__Stated task__: Do not carry the pictures over; copy every other part of the entries exactly.

__Records to use__:
"""
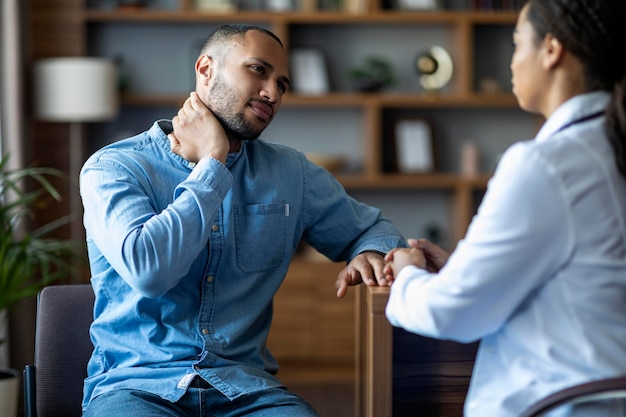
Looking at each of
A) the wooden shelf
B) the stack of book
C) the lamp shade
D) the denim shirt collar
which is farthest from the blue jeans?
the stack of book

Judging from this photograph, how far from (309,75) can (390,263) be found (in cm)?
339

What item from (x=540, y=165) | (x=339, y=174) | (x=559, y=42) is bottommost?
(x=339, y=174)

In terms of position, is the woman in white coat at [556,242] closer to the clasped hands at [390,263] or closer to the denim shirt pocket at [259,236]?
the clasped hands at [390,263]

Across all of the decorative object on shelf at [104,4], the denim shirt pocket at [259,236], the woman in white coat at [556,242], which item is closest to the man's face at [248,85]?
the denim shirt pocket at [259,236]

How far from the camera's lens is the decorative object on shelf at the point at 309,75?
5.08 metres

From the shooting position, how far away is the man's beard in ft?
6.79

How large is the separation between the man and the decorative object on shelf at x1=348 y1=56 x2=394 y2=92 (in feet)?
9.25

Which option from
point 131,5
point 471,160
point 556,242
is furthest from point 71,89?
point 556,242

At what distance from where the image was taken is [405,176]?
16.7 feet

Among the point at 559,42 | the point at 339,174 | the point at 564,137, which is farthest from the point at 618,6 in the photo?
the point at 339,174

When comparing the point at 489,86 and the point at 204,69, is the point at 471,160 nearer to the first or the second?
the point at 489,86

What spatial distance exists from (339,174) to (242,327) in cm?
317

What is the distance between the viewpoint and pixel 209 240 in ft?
"""
__Response__:
Looking at each of
A) the wooden shelf
B) the stack of book
C) the lamp shade
D) the denim shirt collar
which is farthest from the blue jeans?
the stack of book

Judging from this photograph, how far from (309,75) can (390,263) be found (in cm)?
339

What item from (x=540, y=165) | (x=339, y=174) | (x=559, y=42) is bottommost?
(x=339, y=174)

In terms of position, is the woman in white coat at [556,242] closer to the clasped hands at [390,263] or closer to the denim shirt pocket at [259,236]?
the clasped hands at [390,263]

Across all of the decorative object on shelf at [104,4], the denim shirt pocket at [259,236], the woman in white coat at [556,242], which item is closest to the man's face at [248,85]?
the denim shirt pocket at [259,236]

How far from the camera's lens is the decorative object on shelf at the point at 309,75?
5.08 metres

From the shooting position, how far away is the man's beard in ft?
6.79

How large is the separation between the man and the decorative object on shelf at x1=348 y1=56 x2=394 y2=92 (in feet)?
9.25

Which option from
point 131,5
point 471,160
point 556,242
is furthest from point 71,89?
point 556,242

At what distance from where the image was taken is [405,176]?
16.7 feet

Among the point at 559,42 | the point at 339,174 | the point at 564,137, which is farthest from the point at 618,6 in the photo?
the point at 339,174

When comparing the point at 489,86 and the point at 204,69, is the point at 471,160 nearer to the first or the second?
the point at 489,86

What spatial distance exists from (339,174) to (242,327) in cm?
317

What is the distance between the viewpoint and pixel 209 240 in ft?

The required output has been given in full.